It is no secret fans, fanboys of the Star Wars saga (of the first three.. err - last three movies), hated Lucas’ approach to the prequels. I’ve been following the feud for a while now. At first Lucas was welcoming criticism, happily noding, chalking it off to fans who were older now and SW always containing little childish fun, he thought the criticism would eventually go away. It didnt. Lucas was still unmoved for a good while about this tho, even fighting back on talk shows, interviews. That pissed off the fans, and Lucas’ apparent stubborness started to rub all fans the wrong way, it seems.

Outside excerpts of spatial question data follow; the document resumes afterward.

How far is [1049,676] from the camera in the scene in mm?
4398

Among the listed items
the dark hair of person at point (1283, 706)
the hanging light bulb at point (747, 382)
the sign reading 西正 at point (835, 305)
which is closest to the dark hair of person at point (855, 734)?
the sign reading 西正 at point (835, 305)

Now things got to such a point that the backlash even managed to seep into shows like Chuck, where one of the characters, a die-hard SW fan, loses his memory and wants to remember his old likes, habits, his jokster friend (trying to be mean) tells him  to watch Star Wars movies, starting with Phantom Menace – the most universally hated episode of all 6 installments. #slam! Hillarious scene.

So - did SW “first” three episodes suck?

I guess it was good to see some sort of story (or backstory in this case) taking place in the same universe as SW.

Did fanboys expect too much? From a blockbuster movie, I dont think so. Fans seem to have expected heroism, a grand big space opera with bad-ass Darth Vader showing up again, instead what they got was a subpar action movie featuring some flappy eared creature, lots of teenage angst coupled with shoddy romance. The movies could do more to satisfy fans’ expectations.

My belief is that the Star Wars franchise suffered from too much centralized control. Just as second wave mentality is bad in all walks of life starting from politics to business, it is also bad in movie making. iPhone is hacked and extended by its users, whether Apple likes it or not, in the same vain, SW could have used some outsourcing, some crowdsourcing of its creation and its future direction. At least choosing another director, letting go of all SW related copyrights would be a good start. Maybe then, Lucas would be making mere millions, instead of billions, but is the alternative worth to being remembered as a joke, the man who destroyed the franchise he himself created?

Artistic creations which are universally liked are few, and are a nice-to-have. But they involve ingredients from earlier efforts, earlier experiments which might have failed, and are themselves experiments in some weird, untried direction. They owe too much to the creativity of the well they spring from to be shut off to outside and declared off limits. It is a good thing Lucas finally got the message. Maybe he’ll practice some of that Zen Buddhism that he seems to love now – learning to let go.